I saw something similar with my Dad during the last two years of his life. I built a spreadsheet to help my Mom keep track of all of Dad’s meds following his stroke, but meds and dosages changed so frequently that it was a nightmare. Every doctor wanted a detailed list of everything Dad was taking. We did our homework and listed all possible side effects and drug interactions.

Every specialist insisted that Dad take the drugs they prescribed. When we pointed out potential drug interactions, our concerns were usually pooh-poohed. If you asked about anything another specialist was prescribing, the doctor would get this deer-in-the-headlights look and would clam up, out of professional courtesy.
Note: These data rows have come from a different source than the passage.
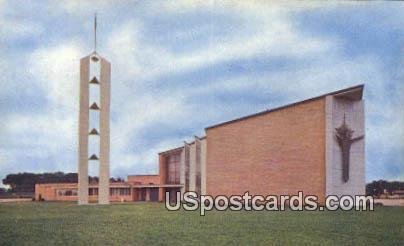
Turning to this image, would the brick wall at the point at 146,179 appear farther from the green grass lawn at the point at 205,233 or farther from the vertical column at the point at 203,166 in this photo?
the green grass lawn at the point at 205,233

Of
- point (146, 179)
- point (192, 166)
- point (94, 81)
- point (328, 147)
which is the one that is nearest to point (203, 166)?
point (192, 166)

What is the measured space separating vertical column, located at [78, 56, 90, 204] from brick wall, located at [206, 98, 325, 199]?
8.63 meters

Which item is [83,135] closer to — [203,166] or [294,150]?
[294,150]

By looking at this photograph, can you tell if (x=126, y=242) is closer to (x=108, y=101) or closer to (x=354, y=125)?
(x=108, y=101)

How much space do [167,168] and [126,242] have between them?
3301cm

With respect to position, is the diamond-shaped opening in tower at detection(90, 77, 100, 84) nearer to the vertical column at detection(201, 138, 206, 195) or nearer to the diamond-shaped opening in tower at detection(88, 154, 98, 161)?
the diamond-shaped opening in tower at detection(88, 154, 98, 161)

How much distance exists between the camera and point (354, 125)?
1048 inches

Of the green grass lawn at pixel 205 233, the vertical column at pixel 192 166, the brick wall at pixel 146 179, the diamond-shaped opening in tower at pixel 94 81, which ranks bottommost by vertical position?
the brick wall at pixel 146 179

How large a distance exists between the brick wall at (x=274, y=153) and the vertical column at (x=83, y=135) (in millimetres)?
8626

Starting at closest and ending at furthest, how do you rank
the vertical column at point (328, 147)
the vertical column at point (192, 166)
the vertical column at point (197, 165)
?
the vertical column at point (328, 147) → the vertical column at point (197, 165) → the vertical column at point (192, 166)

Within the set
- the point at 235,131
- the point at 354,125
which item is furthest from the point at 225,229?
the point at 235,131

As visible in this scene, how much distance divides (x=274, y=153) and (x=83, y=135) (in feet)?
31.5

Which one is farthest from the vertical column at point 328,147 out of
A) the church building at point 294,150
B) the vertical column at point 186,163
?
the vertical column at point 186,163

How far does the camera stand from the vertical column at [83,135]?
78.7 ft
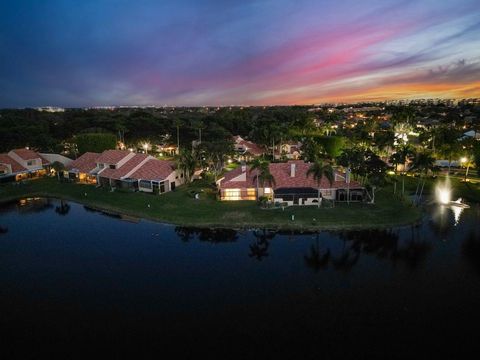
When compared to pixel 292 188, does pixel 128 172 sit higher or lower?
higher

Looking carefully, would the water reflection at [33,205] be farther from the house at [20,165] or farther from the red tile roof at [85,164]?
the house at [20,165]

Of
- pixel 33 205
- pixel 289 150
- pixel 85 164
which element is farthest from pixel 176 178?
pixel 289 150

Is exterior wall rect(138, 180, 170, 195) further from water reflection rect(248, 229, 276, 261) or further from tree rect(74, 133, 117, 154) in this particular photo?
tree rect(74, 133, 117, 154)

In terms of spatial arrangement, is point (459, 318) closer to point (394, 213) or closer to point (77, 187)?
point (394, 213)

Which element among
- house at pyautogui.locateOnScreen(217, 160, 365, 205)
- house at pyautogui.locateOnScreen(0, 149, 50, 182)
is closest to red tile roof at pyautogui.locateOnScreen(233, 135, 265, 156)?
house at pyautogui.locateOnScreen(217, 160, 365, 205)

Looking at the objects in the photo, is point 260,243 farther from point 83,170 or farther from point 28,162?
point 28,162

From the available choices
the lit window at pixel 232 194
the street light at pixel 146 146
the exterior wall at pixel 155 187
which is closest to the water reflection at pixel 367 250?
the lit window at pixel 232 194
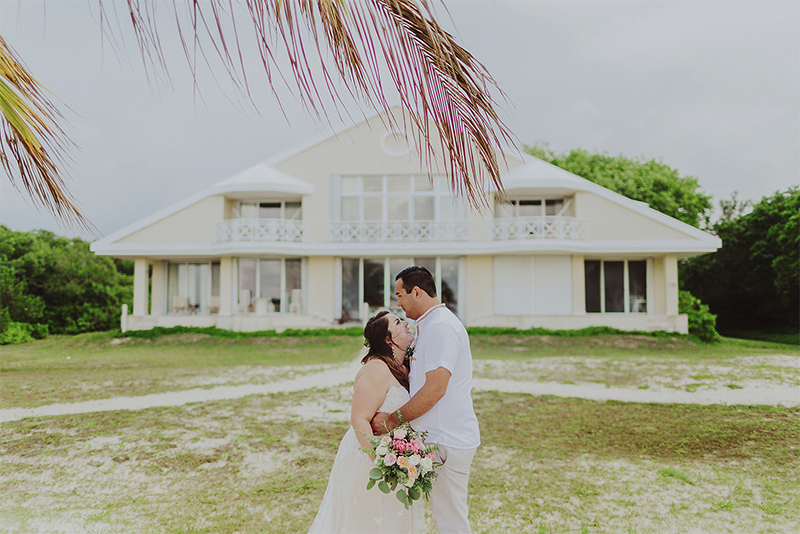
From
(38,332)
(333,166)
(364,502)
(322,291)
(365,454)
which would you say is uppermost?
(333,166)

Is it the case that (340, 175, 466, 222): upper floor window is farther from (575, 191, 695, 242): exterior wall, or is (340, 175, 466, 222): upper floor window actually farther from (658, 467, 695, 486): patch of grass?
(658, 467, 695, 486): patch of grass

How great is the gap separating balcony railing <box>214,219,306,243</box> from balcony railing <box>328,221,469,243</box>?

Each of these highly skilled and highly paid physicians knew about the drugs they dealt with every day, but didn’t know much about the multitudes of other drugs they were licensed to prescribe.

When we brought up specific questions about drugs, almost every specialist Dad saw told us to consult with Dad’s primary care physician. I liked Dad’s primary care doctor. He’s smart and dedicated. But he also rarely provided satisfactory answers about the horrendous drug cocktail Dad was consuming.

A couple of weeks after Dad was released from intensive care following a drug interaction that nearly killed him, he started getting seriously goofy. It was bizarre to see this man that had prized his sharp analytical mind acting in mindless ways. We were referred to a psychologist that specialized in treatment of seniors. After a very thorough examination, the doctor said that Dad was getting senile and that we simply needed to adjust to that fact. He strongly downplayed any possibility of drug induced mental problems.

A few weeks later, Dad went on strike. He simply refused to take any more drugs. Mom was beside herself. She argued that he simply had to take the drugs. He said he didn’t care if he died or had another stroke. If Mom gave the meds to him, he would just wash them down the sink.

Life was pretty harsh for Dad and Mom for about three weeks. Then Dad’s mental fog cleared and he became a rational person once again. I realized that he had been going through withdrawal symptoms during those weeks. Once it was clear that the drugs had caused Dad’s mental issues, I was pretty upset with the psychologist.

It turns out that this kind of thing is quite common. Like Siri Carptenter’s mother and my Dad, many seniors are seriously overmedicated. There is no competent coordination of all of the different prescriptions these people are taking. Each doctor knows little of the drugs prescribed by other doctors and each is afraid of saying anything for fear of offending another doctor. They’d rather see patients suffer than embarrass a colleague.

As Carpenter notes, doctors also tend to misdiagnose the problem of overmedication, assuming that the patients are naturally getting sicker. This leads to prescription of even more meds, causing a nasty spiral of diminishing life quality.

In our medical system, the patients are generally not the customers. In most cases, the actual customers are the government and/or the insurance companies. The patients are the products and system engenders extremely shoddy quality control. Cost control is pretty poor as well, although, the main role played by the actual customers is supposedly to contain costs.

What is lacking in this system is a concerned advocate for the patient. For most other products and services in our society the customers act as advocates for themselves. But in medicine, when the patient is not the customer, nobody adequately plays the role of the patient advocate, especially when a patient’s judgment becomes clouded.

Players in the system act to satisfy their own goals according to the incentives in the system. This is not to say that they are bad or uncaring people. In fact, most of them mean quite well and want to help people the best they can. But the system provides inadequate incentives and information for accomplishing that. And no matter how concerned a player might be, he/she simply cannot adequately replace the quality of concern that comes from proper customership.

We have screwed up incentives in our medical system today. More Medicare is not going to solve this problem.